5 Concluding remarks

Human Learning Optimization is a novel binary-coded meta-heuristic based on a simplified model of human learning. By mimicking random learning, individual learning, and social learning of human being, HLO develops three learning operators, i.e. the random learning operator, the individual learning operator, and the social learning operator, to search the optimal solution efficiently. However, all the individuals in the standard HLO share the same control parameters of learning operations, that is, all the individuals possess the same learning ability, which is not true in a real human population. Inspired by the fact that human IQ scores follow Gaussian distribution and increase with the development of technology, this paper presents an improved HLO algorithm, named Diverse Human Learning Optimization, in which the Gaussian distributed learning operator and dynamic adjusting strategy are introduced. Through yielding a set of control parameters of learning operators following Gaussian distribution, the robustness of the algorithm is strengthened. Besides, by cooperating with the dynamic updating operation, DHLO can adjust to the better parameter values and hence the global search ability of the algorithm is enhanced. The proposed DHLO is applied to solve CEC05 benchmark functions and knapsack problems to evaluate its performance against the standard HLO and the other eight meta-heuristics, i.e. BDE, S_bAFSA, ABHS, BGSA, BBA, BABC, BVDPSO, and MBPSO. The comparison results demonstrate that DHLO is superior to the other nine algorithms in terms of search accuracy and scalability.

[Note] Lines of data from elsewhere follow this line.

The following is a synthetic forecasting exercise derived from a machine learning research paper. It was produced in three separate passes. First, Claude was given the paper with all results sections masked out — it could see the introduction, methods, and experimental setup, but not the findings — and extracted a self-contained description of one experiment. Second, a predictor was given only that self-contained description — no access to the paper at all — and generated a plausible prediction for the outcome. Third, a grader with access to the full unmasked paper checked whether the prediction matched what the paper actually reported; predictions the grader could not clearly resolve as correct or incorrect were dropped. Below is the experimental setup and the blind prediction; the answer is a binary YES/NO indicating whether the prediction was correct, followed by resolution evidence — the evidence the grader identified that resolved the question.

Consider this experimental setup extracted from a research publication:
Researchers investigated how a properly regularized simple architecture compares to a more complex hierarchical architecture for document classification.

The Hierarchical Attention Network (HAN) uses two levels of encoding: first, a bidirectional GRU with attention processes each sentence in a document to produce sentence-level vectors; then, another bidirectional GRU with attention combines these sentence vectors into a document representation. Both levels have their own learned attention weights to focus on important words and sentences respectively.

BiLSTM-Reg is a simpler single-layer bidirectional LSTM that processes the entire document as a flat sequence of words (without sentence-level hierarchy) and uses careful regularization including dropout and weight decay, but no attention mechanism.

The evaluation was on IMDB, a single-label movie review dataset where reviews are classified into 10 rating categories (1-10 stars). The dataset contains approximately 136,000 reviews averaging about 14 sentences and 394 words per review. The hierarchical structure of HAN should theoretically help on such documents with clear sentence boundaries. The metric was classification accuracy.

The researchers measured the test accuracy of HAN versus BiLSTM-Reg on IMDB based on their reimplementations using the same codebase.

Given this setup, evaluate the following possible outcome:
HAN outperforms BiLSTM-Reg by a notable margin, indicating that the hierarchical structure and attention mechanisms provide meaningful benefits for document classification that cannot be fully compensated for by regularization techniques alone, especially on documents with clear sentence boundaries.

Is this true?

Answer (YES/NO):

As mentioned above, DHLO, as well as HLO, is based on a simplified human learning model while the real human learning is an extremely complicated process. During the last decades many achievements on cognitive science and learning theories have been reported. Therefore, one of our future work is to introduce these achievements on human learning into HLO to consummate the algorithm. Another important direction of the future work is to extend the applications of HLO for better understanding the characteristics of HLO as well as further improving its performance.